• Short task:
Return, unchanged, each line below that contains the string "from".

• Input records:
▬▬▬▬▬▬▬▬▬▬
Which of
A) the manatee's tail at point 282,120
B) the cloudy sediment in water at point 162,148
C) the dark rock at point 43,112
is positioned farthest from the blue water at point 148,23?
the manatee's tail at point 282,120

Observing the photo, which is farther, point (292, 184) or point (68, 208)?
▬▬▬▬▬▬▬▬▬▬
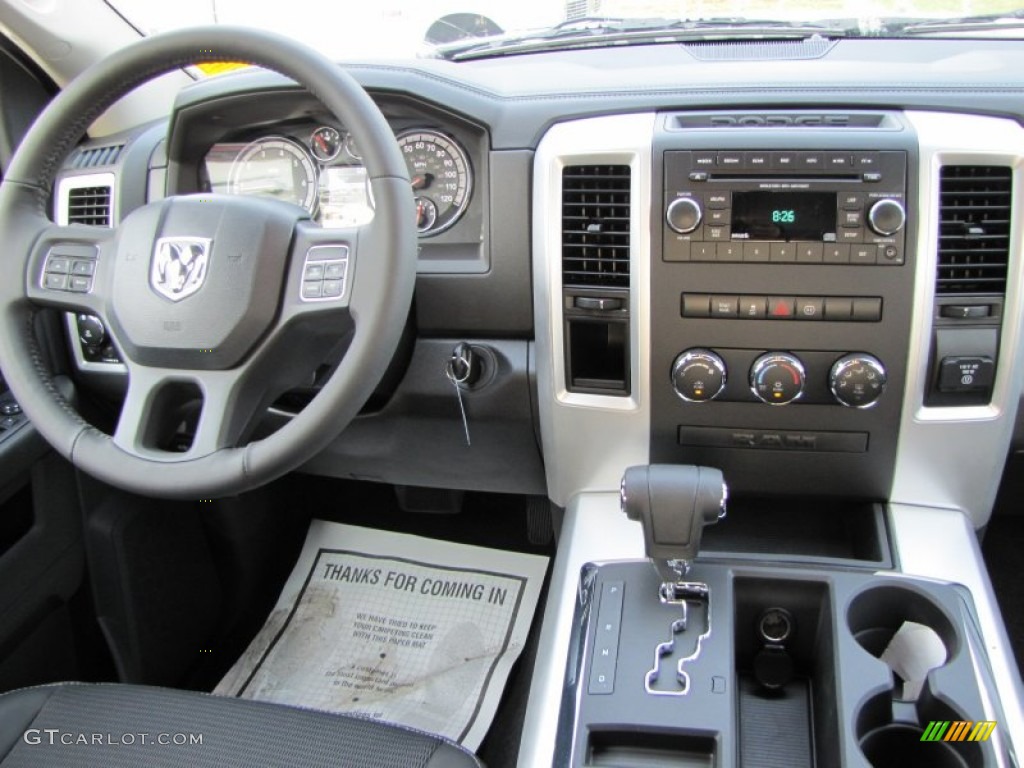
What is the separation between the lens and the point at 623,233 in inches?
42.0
▬▬▬▬▬▬▬▬▬▬
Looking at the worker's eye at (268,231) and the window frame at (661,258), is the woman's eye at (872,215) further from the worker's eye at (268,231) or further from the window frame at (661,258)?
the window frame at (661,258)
▬▬▬▬▬▬▬▬▬▬
• Solution for this task:
is positioned farthest from the blue water at point 148,23?
Looking at the worker's eye at (268,231) and the window frame at (661,258), is the woman's eye at (872,215) further from the worker's eye at (268,231) or further from the window frame at (661,258)?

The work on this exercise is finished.